[Lines from a spatial reasoning dataset]
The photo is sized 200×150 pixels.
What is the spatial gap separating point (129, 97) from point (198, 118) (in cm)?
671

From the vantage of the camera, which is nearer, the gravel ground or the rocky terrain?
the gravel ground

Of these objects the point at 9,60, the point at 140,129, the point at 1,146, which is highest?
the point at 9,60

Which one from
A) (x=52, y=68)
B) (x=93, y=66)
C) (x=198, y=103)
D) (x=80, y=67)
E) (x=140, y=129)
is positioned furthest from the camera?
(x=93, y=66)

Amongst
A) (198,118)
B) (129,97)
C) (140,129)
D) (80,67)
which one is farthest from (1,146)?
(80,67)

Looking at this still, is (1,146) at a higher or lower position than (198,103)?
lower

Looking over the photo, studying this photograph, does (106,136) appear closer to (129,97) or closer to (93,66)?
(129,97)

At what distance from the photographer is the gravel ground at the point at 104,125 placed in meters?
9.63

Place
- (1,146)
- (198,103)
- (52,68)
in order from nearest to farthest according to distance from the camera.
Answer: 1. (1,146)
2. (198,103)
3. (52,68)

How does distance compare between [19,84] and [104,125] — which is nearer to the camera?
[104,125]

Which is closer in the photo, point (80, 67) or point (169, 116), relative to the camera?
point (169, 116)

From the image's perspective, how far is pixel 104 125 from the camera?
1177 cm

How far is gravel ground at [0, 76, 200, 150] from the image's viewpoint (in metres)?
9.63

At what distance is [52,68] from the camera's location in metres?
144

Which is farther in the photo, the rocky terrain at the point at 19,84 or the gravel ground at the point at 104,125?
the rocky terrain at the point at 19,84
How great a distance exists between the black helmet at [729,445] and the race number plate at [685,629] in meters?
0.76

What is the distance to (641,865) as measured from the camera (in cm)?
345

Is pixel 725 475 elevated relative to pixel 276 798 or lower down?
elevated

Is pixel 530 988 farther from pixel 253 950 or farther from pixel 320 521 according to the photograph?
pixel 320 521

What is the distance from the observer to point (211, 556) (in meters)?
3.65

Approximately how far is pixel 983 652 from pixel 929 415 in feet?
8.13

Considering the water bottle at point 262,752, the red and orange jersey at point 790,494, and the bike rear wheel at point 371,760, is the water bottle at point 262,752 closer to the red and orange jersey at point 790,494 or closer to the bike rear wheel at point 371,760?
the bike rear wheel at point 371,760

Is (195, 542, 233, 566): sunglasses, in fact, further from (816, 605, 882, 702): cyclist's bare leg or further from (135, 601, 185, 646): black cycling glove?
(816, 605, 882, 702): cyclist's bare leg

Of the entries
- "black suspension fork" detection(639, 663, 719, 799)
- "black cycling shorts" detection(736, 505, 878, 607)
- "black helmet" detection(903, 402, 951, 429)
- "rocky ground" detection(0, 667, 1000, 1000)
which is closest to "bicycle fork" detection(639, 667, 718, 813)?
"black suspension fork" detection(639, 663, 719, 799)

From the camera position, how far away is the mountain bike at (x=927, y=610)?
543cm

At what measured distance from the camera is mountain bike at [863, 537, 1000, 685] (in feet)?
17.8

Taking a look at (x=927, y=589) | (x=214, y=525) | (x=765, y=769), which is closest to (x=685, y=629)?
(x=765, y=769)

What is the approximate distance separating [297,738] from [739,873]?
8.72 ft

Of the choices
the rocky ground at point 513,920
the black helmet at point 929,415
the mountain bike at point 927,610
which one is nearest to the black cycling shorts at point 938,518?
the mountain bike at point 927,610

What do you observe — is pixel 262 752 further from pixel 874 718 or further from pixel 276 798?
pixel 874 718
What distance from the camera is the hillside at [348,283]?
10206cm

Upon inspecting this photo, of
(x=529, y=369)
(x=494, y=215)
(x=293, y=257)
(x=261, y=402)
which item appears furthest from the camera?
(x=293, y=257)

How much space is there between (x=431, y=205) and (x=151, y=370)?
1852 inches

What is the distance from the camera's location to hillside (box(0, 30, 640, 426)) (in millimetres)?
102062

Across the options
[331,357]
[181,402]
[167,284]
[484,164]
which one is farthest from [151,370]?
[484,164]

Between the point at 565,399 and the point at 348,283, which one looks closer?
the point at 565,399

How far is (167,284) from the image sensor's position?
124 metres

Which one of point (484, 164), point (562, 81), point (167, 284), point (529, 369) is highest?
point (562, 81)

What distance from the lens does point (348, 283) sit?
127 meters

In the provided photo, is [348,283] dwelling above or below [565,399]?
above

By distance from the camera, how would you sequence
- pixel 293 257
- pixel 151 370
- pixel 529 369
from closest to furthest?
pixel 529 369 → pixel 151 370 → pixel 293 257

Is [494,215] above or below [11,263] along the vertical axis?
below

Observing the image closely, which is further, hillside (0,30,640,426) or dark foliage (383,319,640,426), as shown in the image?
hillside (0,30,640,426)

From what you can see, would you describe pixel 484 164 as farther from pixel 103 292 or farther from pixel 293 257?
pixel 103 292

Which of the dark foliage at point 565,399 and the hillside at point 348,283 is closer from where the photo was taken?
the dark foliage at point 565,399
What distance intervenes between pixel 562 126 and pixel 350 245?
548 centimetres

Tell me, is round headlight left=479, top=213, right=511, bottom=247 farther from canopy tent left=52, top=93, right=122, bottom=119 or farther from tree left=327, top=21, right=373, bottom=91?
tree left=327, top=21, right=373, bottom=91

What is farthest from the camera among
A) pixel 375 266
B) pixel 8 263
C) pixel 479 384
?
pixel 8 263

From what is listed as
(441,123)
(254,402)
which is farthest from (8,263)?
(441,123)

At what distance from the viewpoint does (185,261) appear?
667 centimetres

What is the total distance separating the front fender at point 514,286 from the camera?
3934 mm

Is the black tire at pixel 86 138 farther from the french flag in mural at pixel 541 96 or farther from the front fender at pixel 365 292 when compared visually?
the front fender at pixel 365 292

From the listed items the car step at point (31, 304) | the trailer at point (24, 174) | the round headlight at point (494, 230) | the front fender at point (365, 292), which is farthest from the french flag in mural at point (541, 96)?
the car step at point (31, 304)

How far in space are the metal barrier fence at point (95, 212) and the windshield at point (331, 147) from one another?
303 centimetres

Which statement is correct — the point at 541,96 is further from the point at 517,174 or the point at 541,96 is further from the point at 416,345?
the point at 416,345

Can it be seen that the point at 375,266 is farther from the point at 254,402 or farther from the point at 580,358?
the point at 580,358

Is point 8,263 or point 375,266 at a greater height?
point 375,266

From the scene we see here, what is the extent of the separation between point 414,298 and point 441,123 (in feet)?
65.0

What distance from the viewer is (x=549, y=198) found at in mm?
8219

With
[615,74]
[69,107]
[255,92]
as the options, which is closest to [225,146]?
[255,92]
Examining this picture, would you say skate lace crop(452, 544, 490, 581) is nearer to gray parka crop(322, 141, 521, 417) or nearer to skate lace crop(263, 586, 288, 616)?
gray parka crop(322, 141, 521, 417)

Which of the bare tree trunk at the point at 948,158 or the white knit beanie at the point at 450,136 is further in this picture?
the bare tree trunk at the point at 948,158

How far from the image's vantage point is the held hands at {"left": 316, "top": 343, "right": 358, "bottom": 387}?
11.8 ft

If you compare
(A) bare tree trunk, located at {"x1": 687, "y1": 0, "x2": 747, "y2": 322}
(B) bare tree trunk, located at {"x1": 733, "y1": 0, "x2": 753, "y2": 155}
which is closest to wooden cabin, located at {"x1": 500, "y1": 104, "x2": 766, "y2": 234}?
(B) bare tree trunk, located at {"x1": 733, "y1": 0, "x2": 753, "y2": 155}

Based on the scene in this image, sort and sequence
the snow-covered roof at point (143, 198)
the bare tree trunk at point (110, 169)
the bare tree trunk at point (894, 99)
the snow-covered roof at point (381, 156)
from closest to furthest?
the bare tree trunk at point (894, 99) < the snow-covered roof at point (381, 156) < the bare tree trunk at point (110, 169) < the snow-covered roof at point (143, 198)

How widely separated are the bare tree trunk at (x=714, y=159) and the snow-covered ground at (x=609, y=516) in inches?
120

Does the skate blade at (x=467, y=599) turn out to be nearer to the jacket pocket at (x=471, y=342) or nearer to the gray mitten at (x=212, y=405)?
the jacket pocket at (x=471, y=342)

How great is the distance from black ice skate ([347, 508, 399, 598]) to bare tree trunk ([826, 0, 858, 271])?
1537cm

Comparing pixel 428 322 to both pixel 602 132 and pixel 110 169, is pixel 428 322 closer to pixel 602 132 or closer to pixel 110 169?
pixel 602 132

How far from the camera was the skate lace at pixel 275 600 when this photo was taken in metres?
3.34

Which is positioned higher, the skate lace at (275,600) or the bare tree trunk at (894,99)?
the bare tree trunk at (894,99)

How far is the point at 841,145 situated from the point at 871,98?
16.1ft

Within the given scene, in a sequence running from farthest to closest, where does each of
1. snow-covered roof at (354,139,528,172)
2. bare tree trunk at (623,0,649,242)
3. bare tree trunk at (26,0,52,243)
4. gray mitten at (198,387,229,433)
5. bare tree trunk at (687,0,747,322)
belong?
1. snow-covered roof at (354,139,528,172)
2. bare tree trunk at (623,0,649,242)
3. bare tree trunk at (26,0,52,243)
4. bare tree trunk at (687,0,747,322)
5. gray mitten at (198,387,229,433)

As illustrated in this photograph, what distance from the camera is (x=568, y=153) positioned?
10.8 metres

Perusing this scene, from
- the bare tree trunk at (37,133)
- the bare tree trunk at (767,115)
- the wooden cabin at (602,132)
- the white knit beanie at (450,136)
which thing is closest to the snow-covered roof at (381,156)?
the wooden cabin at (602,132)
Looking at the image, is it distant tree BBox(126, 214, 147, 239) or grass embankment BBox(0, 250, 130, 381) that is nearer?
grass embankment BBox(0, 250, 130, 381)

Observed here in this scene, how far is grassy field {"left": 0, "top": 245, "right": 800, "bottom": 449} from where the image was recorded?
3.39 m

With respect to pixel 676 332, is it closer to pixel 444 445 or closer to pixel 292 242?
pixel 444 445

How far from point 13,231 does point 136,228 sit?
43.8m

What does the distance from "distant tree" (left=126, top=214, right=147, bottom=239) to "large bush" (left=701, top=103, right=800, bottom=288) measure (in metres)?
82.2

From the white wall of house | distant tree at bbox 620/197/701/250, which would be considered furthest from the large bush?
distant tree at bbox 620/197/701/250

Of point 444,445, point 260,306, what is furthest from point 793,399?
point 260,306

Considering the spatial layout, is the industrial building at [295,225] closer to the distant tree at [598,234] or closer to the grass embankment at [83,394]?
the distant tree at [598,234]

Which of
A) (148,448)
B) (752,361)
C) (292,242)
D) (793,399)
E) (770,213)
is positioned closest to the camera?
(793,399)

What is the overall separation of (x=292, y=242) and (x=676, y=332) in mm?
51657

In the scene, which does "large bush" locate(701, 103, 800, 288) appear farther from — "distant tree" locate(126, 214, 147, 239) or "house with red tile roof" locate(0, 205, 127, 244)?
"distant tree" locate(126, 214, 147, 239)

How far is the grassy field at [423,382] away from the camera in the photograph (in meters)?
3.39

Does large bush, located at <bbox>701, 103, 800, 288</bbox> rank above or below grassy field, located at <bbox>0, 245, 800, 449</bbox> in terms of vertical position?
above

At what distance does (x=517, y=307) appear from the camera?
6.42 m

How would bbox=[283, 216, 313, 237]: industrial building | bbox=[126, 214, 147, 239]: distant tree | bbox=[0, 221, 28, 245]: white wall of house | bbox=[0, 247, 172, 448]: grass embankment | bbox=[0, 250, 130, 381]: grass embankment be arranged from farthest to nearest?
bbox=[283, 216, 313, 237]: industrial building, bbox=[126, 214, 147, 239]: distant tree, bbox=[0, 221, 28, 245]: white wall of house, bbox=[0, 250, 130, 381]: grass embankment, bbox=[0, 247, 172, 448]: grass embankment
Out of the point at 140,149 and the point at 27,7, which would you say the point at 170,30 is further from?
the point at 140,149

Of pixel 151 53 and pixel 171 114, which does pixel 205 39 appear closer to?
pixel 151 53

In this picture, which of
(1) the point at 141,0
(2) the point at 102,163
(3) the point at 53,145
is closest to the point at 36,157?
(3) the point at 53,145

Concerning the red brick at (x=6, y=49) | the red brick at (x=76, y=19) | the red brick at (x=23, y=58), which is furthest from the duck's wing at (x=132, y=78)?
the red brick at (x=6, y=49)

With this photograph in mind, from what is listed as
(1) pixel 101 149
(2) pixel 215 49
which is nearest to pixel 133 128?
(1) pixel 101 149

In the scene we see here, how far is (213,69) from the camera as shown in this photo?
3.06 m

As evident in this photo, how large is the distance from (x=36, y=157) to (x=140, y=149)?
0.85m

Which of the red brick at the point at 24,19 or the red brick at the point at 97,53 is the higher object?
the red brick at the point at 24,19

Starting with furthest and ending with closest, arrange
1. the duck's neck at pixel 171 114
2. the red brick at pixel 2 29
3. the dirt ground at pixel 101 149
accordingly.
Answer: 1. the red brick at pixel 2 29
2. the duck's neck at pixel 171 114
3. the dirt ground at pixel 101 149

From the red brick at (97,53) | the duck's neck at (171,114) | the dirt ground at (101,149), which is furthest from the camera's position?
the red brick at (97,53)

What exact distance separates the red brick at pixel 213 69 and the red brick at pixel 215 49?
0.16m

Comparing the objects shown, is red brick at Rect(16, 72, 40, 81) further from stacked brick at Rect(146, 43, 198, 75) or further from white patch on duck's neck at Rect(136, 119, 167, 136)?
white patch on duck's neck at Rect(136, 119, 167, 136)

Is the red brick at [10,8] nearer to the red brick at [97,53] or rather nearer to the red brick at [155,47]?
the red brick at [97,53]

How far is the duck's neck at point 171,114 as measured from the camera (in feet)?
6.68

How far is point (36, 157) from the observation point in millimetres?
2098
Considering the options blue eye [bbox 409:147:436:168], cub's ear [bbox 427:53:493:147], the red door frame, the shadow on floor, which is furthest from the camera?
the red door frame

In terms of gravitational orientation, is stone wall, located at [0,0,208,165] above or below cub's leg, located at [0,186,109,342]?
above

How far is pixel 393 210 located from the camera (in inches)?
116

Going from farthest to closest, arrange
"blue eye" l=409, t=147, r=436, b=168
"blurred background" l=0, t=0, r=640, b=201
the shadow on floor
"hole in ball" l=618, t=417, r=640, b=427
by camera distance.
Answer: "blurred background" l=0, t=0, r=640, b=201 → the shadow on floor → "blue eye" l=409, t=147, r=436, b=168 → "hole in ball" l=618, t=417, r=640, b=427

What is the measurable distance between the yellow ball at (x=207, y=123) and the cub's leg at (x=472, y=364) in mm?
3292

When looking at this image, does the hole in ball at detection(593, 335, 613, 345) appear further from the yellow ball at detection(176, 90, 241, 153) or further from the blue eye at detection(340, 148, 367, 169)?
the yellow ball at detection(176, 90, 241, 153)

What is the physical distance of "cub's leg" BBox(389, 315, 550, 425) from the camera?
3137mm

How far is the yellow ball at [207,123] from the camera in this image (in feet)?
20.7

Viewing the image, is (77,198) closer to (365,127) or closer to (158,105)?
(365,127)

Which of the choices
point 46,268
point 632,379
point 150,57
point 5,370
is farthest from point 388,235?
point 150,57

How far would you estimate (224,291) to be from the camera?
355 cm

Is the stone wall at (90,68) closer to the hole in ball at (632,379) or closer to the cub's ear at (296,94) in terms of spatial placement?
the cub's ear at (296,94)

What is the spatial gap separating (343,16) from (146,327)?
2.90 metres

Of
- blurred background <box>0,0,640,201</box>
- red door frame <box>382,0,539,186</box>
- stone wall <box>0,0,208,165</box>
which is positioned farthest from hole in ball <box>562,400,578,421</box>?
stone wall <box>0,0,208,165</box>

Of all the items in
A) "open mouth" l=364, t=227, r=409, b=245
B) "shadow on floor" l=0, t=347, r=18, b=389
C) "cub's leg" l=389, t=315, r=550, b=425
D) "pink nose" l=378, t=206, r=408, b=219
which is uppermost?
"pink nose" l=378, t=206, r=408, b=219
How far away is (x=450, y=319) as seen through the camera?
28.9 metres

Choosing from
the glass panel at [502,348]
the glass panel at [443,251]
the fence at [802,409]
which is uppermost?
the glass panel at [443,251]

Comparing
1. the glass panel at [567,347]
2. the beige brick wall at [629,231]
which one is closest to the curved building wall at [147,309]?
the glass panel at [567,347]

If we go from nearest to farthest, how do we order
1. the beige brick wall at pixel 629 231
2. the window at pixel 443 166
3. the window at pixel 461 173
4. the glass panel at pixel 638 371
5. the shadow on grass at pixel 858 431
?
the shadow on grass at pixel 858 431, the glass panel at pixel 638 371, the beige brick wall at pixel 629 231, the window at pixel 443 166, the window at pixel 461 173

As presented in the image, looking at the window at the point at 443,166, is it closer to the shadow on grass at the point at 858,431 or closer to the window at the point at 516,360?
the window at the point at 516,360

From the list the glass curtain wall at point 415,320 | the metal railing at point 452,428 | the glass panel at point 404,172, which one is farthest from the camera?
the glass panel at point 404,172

To be done: Put the lines from the one containing "Does the skate" through the one containing "10.8 metres", both included, into a JSON list of strings with one string per line, leaving out blank lines.

Exercise result:
[
  "Does the skate blade at (x=467, y=599) turn out to be nearer to the jacket pocket at (x=471, y=342) or nearer to the gray mitten at (x=212, y=405)?",
  "the jacket pocket at (x=471, y=342)",
  "How great is the distance from black ice skate ([347, 508, 399, 598]) to bare tree trunk ([826, 0, 858, 271])?",
  "1537cm",
  "Comparing pixel 428 322 to both pixel 602 132 and pixel 110 169, is pixel 428 322 closer to pixel 602 132 or closer to pixel 110 169?",
  "pixel 602 132",
  "How far from the camera was the skate lace at pixel 275 600 when this photo was taken in metres?",
  "3.34",
  "Which is positioned higher, the skate lace at (275,600) or the bare tree trunk at (894,99)?",
  "the bare tree trunk at (894,99)",
  "How far is the point at 841,145 situated from the point at 871,98?",
  "16.1ft",
  "Within the given scene, in a sequence running from farthest to closest, where does each of",
  "1. snow-covered roof at (354,139,528,172)",
  "2. bare tree trunk at (623,0,649,242)",
  "3. bare tree trunk at (26,0,52,243)",
  "4. gray mitten at (198,387,229,433)",
  "5. bare tree trunk at (687,0,747,322)",
  "belong?",
  "1. snow-covered roof at (354,139,528,172)",
  "2. bare tree trunk at (623,0,649,242)",
  "3. bare tree trunk at (26,0,52,243)",
  "4. bare tree trunk at (687,0,747,322)",
  "5. gray mitten at (198,387,229,433)",
  "As illustrated in this photograph, what distance from the camera is (x=568, y=153) positioned?",
  "10.8 metres"
]